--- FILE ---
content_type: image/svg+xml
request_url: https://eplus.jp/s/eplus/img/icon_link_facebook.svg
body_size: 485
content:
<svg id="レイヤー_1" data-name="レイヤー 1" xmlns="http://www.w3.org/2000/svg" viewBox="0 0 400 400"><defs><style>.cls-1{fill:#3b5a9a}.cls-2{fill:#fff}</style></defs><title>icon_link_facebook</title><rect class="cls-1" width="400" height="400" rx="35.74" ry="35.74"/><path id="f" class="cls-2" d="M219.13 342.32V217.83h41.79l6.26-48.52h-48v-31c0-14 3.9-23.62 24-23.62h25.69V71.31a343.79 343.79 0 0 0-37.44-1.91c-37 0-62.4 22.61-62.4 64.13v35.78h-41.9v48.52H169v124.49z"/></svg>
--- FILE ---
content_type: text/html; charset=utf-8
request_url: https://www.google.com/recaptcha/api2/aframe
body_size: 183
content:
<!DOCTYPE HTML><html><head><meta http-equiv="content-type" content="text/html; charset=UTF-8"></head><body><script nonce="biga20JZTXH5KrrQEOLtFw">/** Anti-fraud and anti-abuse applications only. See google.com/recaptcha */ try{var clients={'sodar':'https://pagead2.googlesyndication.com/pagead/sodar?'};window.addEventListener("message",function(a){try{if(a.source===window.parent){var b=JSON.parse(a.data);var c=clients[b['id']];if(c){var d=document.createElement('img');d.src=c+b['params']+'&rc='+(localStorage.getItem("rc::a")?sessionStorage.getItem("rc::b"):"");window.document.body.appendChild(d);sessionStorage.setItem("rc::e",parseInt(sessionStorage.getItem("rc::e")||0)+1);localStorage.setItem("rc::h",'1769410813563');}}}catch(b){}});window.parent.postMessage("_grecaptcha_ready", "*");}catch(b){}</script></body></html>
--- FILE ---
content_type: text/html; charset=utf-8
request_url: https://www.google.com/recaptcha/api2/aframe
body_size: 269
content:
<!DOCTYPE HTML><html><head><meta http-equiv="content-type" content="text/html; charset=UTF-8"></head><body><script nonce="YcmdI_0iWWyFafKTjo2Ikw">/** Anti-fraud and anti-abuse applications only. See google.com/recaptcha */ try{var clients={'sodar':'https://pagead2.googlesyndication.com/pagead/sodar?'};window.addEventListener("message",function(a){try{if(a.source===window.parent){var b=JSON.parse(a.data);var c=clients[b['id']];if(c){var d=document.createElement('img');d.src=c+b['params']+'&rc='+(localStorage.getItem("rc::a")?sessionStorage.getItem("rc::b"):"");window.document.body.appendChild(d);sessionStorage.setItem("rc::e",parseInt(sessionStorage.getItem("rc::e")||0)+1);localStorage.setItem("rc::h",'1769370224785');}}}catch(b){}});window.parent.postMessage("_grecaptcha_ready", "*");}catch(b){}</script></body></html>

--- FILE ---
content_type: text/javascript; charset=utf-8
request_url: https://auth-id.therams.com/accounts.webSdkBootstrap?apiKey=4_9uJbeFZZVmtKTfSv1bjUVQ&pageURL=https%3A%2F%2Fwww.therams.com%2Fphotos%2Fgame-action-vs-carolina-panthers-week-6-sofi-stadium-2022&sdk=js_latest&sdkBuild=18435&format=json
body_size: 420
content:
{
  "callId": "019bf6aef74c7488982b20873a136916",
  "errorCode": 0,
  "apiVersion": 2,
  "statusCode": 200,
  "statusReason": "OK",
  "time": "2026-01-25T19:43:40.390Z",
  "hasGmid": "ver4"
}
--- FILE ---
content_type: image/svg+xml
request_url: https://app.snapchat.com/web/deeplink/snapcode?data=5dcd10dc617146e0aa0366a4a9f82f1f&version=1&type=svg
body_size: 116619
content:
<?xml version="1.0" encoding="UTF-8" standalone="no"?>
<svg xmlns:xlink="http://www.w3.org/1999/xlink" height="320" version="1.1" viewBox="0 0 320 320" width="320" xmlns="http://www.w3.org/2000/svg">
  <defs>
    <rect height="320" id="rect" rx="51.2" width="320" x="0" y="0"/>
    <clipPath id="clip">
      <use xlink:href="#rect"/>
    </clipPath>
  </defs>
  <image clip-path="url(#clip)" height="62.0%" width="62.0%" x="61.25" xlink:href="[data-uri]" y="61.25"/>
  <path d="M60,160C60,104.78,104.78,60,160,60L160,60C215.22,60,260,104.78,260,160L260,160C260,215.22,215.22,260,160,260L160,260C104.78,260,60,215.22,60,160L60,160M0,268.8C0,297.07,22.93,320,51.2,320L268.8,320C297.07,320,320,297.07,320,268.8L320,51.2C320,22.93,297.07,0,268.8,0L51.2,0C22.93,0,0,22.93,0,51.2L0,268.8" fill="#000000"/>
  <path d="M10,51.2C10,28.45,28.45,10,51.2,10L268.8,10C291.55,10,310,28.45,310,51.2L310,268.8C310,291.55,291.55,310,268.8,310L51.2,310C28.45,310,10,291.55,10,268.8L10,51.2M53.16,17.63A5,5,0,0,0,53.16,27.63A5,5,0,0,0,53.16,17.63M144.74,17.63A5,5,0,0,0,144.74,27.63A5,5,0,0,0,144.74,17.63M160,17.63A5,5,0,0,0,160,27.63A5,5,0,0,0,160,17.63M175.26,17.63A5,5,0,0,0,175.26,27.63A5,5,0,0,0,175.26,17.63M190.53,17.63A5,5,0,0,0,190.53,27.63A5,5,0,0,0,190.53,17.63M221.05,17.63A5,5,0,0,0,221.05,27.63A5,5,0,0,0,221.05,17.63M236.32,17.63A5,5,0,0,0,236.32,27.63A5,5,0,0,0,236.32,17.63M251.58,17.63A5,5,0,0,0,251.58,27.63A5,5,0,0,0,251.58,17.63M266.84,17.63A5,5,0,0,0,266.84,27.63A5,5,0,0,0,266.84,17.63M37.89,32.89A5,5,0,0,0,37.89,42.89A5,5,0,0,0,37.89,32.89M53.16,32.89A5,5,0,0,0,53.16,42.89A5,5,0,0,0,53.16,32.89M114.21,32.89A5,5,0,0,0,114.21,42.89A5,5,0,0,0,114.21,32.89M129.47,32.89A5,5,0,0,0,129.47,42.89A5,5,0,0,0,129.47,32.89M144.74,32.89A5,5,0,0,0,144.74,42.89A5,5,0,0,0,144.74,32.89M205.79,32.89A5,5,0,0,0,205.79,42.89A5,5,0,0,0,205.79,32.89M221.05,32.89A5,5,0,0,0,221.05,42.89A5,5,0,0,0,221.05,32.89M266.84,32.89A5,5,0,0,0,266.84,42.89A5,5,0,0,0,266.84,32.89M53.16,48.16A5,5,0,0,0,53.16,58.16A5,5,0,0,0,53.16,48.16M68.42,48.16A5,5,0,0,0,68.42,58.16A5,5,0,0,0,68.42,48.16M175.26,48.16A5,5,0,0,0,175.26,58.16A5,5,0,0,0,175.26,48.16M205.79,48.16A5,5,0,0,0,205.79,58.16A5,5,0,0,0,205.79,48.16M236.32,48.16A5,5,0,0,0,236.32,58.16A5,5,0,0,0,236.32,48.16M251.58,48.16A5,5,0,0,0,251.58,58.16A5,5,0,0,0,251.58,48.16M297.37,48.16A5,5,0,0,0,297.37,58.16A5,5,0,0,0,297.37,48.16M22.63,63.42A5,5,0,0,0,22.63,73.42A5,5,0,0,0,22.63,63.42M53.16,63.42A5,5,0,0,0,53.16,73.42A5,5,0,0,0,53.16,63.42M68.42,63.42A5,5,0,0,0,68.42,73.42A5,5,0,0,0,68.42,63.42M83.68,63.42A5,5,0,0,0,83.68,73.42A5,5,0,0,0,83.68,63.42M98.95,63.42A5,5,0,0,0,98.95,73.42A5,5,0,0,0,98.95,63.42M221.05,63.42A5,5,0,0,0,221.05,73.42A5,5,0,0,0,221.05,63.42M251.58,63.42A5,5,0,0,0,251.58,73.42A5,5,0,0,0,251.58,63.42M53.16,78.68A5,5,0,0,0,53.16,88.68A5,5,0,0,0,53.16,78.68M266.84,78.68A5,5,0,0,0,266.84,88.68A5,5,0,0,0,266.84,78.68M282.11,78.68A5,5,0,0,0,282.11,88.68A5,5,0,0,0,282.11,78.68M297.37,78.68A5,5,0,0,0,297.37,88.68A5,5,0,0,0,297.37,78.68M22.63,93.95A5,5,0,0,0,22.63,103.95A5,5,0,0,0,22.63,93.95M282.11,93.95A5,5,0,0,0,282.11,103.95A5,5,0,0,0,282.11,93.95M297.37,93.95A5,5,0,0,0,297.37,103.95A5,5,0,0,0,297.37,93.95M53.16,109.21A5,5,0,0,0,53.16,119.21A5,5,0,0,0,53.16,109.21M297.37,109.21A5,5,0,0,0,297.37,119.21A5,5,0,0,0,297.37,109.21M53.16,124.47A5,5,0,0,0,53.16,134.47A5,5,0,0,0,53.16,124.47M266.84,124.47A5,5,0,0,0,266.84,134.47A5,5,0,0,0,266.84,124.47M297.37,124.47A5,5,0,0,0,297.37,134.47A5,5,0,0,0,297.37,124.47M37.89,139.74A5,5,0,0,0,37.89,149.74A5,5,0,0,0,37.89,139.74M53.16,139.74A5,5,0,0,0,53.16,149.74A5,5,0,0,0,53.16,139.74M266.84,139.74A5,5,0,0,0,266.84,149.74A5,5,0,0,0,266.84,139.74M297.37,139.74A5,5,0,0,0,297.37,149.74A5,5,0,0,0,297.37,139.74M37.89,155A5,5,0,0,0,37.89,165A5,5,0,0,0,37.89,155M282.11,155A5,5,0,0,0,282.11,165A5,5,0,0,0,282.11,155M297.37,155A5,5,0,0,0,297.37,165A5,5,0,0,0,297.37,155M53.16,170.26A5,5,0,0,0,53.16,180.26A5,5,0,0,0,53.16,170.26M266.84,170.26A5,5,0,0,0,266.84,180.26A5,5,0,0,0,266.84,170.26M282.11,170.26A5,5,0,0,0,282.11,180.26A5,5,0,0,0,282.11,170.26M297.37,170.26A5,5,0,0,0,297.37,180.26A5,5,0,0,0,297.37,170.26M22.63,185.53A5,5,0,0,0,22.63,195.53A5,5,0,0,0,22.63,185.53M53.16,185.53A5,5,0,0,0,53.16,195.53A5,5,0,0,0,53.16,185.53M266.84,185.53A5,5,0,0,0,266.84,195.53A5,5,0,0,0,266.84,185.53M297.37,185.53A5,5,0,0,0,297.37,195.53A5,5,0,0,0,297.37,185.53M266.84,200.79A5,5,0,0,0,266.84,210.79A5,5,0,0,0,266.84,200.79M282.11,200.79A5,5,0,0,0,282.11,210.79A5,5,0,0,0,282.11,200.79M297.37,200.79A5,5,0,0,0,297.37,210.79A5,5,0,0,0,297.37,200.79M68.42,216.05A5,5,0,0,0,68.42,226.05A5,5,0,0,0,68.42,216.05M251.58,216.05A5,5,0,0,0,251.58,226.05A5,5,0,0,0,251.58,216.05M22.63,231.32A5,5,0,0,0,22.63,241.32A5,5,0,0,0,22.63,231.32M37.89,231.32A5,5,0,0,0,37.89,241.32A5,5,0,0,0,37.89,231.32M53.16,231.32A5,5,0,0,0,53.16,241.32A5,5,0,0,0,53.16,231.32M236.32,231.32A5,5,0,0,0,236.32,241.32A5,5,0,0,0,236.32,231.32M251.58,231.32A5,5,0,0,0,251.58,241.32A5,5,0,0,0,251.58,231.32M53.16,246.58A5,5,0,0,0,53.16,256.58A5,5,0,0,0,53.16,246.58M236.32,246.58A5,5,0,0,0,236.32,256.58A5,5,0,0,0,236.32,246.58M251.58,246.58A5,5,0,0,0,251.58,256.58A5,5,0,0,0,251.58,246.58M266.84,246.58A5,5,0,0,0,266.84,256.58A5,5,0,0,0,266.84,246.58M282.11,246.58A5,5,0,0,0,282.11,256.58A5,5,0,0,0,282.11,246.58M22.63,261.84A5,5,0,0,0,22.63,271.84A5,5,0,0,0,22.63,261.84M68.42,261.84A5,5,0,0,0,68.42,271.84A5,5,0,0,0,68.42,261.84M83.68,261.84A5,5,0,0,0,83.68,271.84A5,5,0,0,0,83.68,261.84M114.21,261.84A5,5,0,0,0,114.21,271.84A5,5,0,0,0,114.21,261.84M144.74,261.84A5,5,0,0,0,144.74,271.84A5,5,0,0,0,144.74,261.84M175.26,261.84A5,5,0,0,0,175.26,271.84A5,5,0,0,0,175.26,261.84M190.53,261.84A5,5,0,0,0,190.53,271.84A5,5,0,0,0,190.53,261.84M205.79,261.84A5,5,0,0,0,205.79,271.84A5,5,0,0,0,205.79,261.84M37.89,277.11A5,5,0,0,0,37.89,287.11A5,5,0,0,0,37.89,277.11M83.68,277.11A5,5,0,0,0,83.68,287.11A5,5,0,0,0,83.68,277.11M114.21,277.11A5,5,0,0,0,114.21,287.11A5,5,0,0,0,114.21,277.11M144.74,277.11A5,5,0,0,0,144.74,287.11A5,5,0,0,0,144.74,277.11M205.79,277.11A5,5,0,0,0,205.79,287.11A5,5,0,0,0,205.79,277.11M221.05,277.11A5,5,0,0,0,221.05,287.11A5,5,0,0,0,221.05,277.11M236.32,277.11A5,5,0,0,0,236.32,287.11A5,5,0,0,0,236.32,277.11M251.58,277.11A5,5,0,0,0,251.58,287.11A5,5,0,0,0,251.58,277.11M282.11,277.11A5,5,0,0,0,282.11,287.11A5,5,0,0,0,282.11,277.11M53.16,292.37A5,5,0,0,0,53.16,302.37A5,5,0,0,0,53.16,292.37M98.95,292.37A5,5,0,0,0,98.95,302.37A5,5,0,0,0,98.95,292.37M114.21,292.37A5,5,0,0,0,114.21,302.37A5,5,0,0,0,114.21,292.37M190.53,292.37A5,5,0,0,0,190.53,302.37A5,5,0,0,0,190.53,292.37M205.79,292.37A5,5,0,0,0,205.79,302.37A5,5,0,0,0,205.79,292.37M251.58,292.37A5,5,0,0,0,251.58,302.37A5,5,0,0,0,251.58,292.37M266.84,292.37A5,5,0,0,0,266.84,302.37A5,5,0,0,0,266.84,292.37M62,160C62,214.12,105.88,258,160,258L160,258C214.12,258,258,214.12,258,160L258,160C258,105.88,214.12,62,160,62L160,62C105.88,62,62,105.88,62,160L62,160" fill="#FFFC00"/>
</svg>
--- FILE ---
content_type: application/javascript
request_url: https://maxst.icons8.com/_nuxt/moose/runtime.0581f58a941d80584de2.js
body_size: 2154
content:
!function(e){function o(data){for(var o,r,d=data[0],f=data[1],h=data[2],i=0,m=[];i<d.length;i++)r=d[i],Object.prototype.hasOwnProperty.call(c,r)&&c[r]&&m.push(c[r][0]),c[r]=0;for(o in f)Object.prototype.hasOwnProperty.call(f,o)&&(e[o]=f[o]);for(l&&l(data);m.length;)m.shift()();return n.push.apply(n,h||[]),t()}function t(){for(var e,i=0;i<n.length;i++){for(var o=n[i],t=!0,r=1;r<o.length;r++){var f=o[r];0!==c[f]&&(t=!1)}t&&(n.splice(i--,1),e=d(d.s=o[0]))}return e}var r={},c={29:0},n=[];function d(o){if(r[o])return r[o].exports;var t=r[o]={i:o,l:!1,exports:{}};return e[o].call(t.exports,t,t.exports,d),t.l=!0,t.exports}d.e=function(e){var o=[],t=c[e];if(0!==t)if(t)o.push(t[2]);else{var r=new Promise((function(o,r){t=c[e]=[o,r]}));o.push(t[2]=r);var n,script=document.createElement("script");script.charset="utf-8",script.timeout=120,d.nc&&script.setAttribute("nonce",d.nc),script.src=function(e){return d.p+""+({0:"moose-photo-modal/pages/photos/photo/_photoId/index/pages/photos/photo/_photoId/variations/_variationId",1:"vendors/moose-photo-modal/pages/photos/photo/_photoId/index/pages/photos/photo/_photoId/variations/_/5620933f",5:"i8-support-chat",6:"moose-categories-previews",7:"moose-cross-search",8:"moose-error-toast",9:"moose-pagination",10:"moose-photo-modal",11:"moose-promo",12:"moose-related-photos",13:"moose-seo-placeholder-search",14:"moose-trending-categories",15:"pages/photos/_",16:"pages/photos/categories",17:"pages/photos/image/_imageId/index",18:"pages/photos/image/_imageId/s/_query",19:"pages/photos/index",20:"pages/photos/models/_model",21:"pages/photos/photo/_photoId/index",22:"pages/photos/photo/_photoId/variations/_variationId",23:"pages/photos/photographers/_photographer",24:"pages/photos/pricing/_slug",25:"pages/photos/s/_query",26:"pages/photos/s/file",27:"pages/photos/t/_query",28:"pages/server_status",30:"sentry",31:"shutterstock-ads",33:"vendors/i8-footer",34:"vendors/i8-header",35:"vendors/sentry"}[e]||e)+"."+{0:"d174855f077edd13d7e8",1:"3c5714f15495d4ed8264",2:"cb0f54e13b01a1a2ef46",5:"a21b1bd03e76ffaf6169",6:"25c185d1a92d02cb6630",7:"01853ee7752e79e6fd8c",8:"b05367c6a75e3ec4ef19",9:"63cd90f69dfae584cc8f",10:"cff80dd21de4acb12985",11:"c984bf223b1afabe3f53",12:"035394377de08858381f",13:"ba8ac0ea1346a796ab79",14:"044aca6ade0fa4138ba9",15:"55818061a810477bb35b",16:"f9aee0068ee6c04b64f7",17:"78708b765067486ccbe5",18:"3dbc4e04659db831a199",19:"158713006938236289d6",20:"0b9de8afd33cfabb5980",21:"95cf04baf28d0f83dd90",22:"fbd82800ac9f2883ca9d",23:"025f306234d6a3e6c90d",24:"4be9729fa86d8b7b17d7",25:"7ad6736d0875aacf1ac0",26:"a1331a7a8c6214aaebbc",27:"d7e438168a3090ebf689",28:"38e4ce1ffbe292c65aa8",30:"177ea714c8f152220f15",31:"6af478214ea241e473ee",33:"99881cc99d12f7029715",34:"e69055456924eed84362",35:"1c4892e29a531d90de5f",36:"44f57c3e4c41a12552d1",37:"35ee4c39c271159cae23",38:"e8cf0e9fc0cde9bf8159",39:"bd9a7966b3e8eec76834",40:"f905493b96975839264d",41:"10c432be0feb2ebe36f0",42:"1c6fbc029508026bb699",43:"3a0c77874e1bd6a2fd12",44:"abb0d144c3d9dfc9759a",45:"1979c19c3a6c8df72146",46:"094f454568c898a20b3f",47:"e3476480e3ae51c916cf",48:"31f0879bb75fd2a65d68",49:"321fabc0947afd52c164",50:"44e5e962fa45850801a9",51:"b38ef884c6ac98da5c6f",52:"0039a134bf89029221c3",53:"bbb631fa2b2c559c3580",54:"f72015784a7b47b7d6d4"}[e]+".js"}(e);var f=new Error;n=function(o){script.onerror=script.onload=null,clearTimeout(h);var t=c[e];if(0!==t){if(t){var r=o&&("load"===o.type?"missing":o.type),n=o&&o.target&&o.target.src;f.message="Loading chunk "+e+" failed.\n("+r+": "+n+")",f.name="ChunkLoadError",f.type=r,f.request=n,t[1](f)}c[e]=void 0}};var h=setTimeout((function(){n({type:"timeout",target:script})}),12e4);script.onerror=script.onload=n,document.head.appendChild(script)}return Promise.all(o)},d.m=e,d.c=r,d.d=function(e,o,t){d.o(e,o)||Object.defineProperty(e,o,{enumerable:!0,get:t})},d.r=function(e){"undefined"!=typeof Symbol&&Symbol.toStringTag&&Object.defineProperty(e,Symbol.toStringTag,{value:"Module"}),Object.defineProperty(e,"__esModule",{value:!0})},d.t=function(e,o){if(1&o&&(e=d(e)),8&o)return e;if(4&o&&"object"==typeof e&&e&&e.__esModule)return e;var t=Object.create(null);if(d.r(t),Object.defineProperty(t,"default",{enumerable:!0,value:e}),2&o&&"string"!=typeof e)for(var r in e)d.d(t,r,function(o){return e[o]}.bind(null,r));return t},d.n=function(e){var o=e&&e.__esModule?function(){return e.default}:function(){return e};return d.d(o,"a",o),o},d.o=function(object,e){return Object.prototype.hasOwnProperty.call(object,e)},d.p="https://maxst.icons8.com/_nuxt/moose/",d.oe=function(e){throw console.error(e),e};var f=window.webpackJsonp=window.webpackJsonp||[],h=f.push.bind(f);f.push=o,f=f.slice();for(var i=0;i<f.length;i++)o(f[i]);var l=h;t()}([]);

**Exercise**. Scan the records above for the string "href", then copy each line where it turns up.

**Written solution**.
      <use xlink:href="#rect"/>
  <image clip-path="url(#clip)" height="62.0%" width="62.0%" x="61.25" xlink:href="[data-uri]" y="61.25"/>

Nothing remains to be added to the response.